Penn Hills School District officials have posthumously named Bill Fralic Jr., a football standout and community icon, its latest distinguished alumni.
The award was given at a Sept. 30 school board meeting by district Athletic Director Stephanie Strauss to Fralic’s brother-in-law, Tom Brown.
“Bill has had an impact on the Penn Hills School District and Penn Hills athletics for decades and continues to help Penn Hills youth even after he passed away in 2018,” Strauss said.
Fralic, a 1981 graduate, won a WPIAL wrestling title and helped the high school football team win three PIAA championships. He would go on to become a University of Pittsburgh Hall of Famer and was drafted by the Atlanta Falcons in 1985.
He died December 2018 at age 56.
Through his foundation, Fralic was able to raise money for an athletic center named after the donor. It also paid for hotel rooms for the football team before the state championships.
Strauss said his wife, Susan, continues to sponsor the team’s sideline subscription and a new community center is in the works at the former Penn Hills library.
Brown thanked the district for the honor on behalf of the Fralic family.
“For those that knew Bill, he was larger than life,” Brown said. “He was an incredible person in many ways, and his amazing life started right here.”
Brown called Fralic one of the best players to come out of the state, and he never forgot his roots.
“Bill Fralic was and will always be a proud son of Penn Hills,” Brown said. “He personified the loyalty, toughness, history and pride that the Penn Hills community and school district represented.”
School board President Erin Vecchio nominated Fralic for the award.
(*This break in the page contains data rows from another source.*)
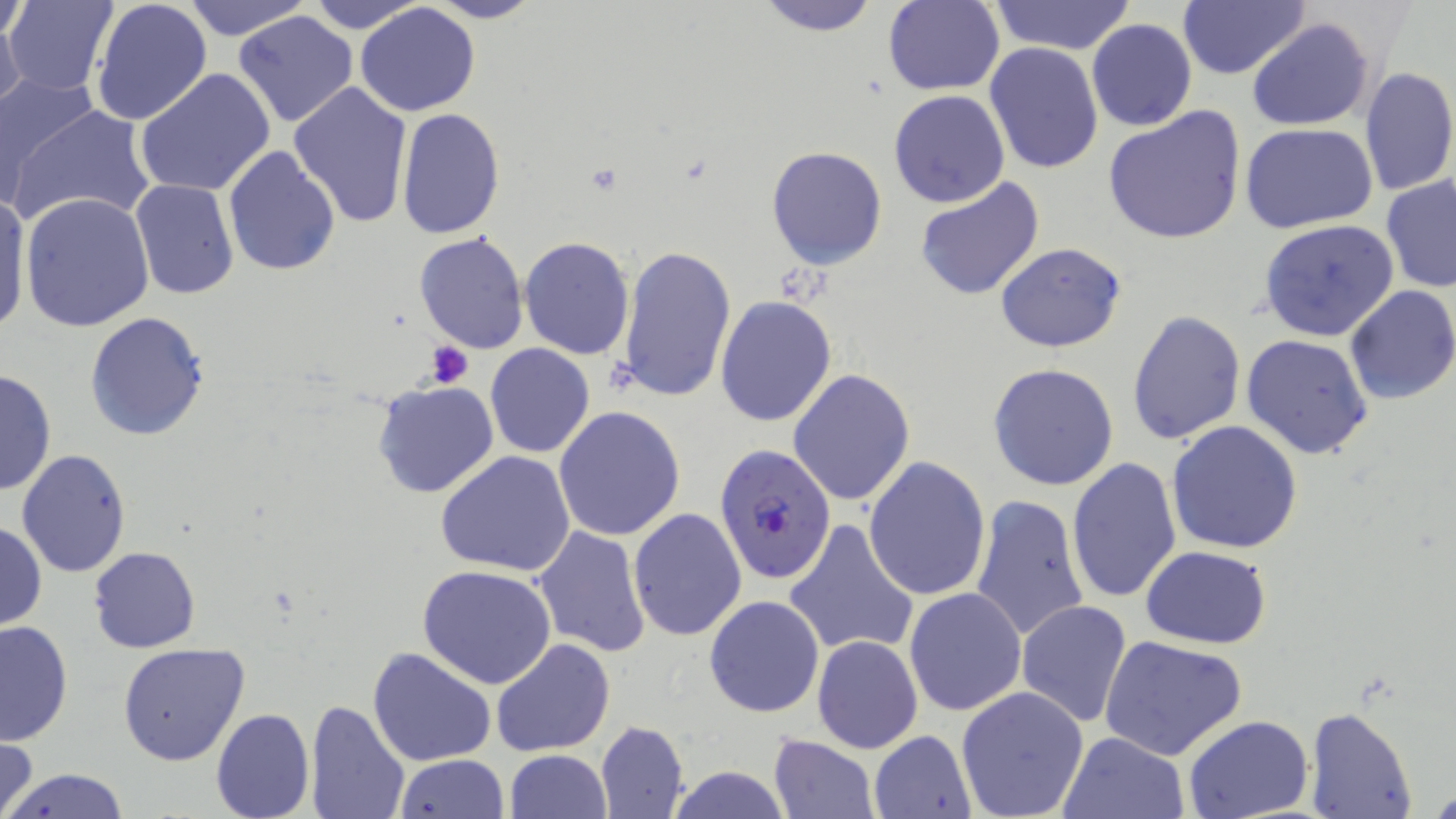
Plasmodium falciparum.

magnification = 1000x
Plasmodium falciparum-infected red blood cell locations = approximate bounding boxes as (x1,y1)-(x2,y2) corner pairs in pixels: (713,443)-(836,582)
image size = 1456×819 pixels
field of view = single
modality = optical microscopy
preparation = thin blood smear
platelet locations = approximate bounding boxes as (x1,y1)-(x2,y2) corner pairs in pixels: (422,340)-(476,390)
stain = May-Grünwald-Giemsa
uninfected red blood cell locations = approximate bounding boxes as (x1,y1)-(x2,y2) corner pairs in pixels: (5,0)-(122,96), (91,0)-(214,125), (180,0)-(312,41), (302,0)-(431,34), (421,0)-(543,24), (753,0)-(882,36), (987,0)-(1139,55), (881,1)-(1005,95), (1176,1)-(1309,80), (0,2)-(30,48), (354,3)-(482,116), (0,6)-(27,109), (233,10)-(360,127), (1247,17)-(1375,132), (1087,18)-(1196,131), (984,42)-(1104,175), (1359,66)-(1456,198), (134,68)-(275,198), (0,69)-(100,205), (288,81)-(413,228), (888,90)-(1011,209), (12,102)-(157,230), (394,108)-(505,241), (1104,108)-(1248,245), (1240,123)-(1379,235), (223,146)-(342,280), (767,146)-(888,269), (913,175)-(1045,301), (1381,176)-(1456,293), (130,179)-(239,300), (19,191)-(155,332), (0,192)-(32,338), (1259,218)-(1400,342), (414,232)-(528,354), (520,236)-(634,358), (995,241)-(1127,351), (618,245)-(737,406), (1343,285)-(1456,405), (715,296)-(837,427), (1127,310)-(1247,446), (84,311)-(212,443), (1242,334)-(1373,460), (484,344)-(595,458), (987,364)-(1119,491), (0,369)-(56,499), (790,369)-(914,506), (371,380)-(499,500), (554,406)-(686,542), (1167,420)-(1304,555), (16,448)-(132,578), (435,451)-(576,577), (1065,455)-(1180,605), (863,456)-(991,600), (969,492)-(1089,645), (628,507)-(747,642), (784,519)-(919,658), (0,522)-(47,631), (532,526)-(651,659), (1140,544)-(1274,649), (89,546)-(199,653), (416,564)-(556,689), (904,587)-(1027,717), (703,595)-(825,718), (1016,600)-(1132,727), (0,620)-(74,746), (812,634)-(923,753), (1099,634)-(1248,760), (491,638)-(618,755), (118,642)-(249,766), (367,646)-(498,767), (956,686)-(1090,819), (306,699)-(411,819), (210,706)-(315,819), (1303,707)-(1417,819), (1183,716)-(1316,819), (596,720)-(689,819), (869,730)-(976,818), (1057,732)-(1189,819), (767,733)-(878,818), (0,734)-(39,819), (504,749)-(613,818), (392,754)-(508,819), (665,766)-(793,819), (5,767)-(131,819)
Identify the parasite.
“He was such a great person, and he’s such a friend to Penn Hills,” Vecchio said.
The district is working with the family to have a Fralic portrait placed in all three schools with the other distinguished alumni awardees, Leslie Mintz (2019) and Verneil “Ric” Williams (2018).
Mintz, a 1996 Penn Hills High School graduate and weapons system operator for naval fighter jets at Naval Air Station Oceana in Virginia Beach, was one of nine women who participated in a Missing Man Flyover in Maynardville, Tenn., during retired Navy Capt. Rosemary Mariner’s funeral Feb. 2, 2019.
Williams, a 1993 graduate, was named the 2018 Pennsylvania Direct Care Worker of the Year.
He has been in the health care field since 1997 and an aide at Extended Family Care in Wilkins Township since 2001.